▶ [SEITENAUSZUG]
+---+

Weltwoche, 26. April 2012, von Rico Bandle
Eine ernsthafte Angelegenheit
Dank Viktor Giacobbo ist das Casinotheater Winterthur zum Epizentrum des Schweizer Humors geworden. In dem Haus fühlt sich Oswald Grübel ebenso wohl wie Moritz Leuenberger. Alles lustig? Keineswegs, wie ein Blick hinter die Kulissen zeigt.Manchmal, da zieht es Viktor Giacobbos Mundwinkel auseinander, die Backen schwellen an, er versucht sich dagegen zu wehren, vergeblich. Es sind die seltenen Momente, in denen der Kontrollfanatiker und geübte Schauspieler für kurze Zeit die Beherrschung über seine Mimik verliert: «Wir sind nichts anderes als ein KMU», sagt er dann stolz und betont, dass sein Casinotheater keine Subventionen erhalte, dass der Betrieb bis zu siebzig Mitarbeiter beschäftige, sieben Lehrlinge ausbilde und weit über die Landesgrenze hinaus bewundert werde.

+---+

▶ [ANGEZEIGTE DATEN]
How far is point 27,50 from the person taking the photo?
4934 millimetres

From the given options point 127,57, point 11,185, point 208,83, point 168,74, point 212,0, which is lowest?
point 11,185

+---+

▶ [AUFGABEN]
- A) Geben Sie den Abschnitt des Artikels über das Casinotheater Winterthur zwischen „Weltwoche, 26. April“ und „hinaus bewundert werde.“, beides eingeschlossen, erneut aus und ersetzen Sie dabei „Casinotheater“ durch „Kellertheater“.
- B) Führen Sie den Artikel über das Casinotheater Winterthur im Anschluss an seinen letzten Satz weiter.
Die Daten werden für die Bearbeitung nicht benötigt.

▶ [ERGEBNISSE NACHEINANDER]
- A)
Weltwoche, 26. April 2012, von Rico Bandle
Eine ernsthafte Angelegenheit
Dank Viktor Giacobbo ist das Kellertheater Winterthur zum Epizentrum des Schweizer Humors geworden. In dem Haus fühlt sich Oswald Grübel ebenso wohl wie Moritz Leuenberger. Alles lustig? Keineswegs, wie ein Blick hinter die Kulissen zeigt.Manchmal, da zieht es Viktor Giacobbos Mundwinkel auseinander, die Backen schwellen an, er versucht sich dagegen zu wehren, vergeblich. Es sind die seltenen Momente, in denen der Kontrollfanatiker und geübte Schauspieler für kurze Zeit die Beherrschung über seine Mimik verliert: «Wir sind nichts anderes als ein KMU», sagt er dann stolz und betont, dass sein Kellertheater keine Subventionen erhalte, dass der Betrieb bis zu siebzig Mitarbeiter beschäftige, sieben Lehrlinge ausbilde und weit über die Landesgrenze hinaus bewundert werde.

- B)
Der bekannteste Komiker der Schweiz hat allen Grund, stolz zu sein: Das Casinotheater feiert in diesen Tagen sein Zehn-Jahr-Jubiläum. Das Haus ist nicht nur innert kürzester Zeit zur bedeutendsten Unterhaltungsbühne des Landes geworden, sondern auch zum Anziehungspunkt für Wirtschaftskapitäne, TV-Bekanntheiten und Politiker: ein Opernhaus im Kleinformat, allerdings ungezwungener, ganz ohne Dresscode. 70 000 Personen besuchen jährlich eine Vorstellung in dem Haus in der Winterthurer Altstadt, knapp 10 Millionen Franken setzt der Betrieb pro Jahr um, 4,5 Millionen Franken davon mit dem Theater, den Rest im Event- und Gastronomiebereich.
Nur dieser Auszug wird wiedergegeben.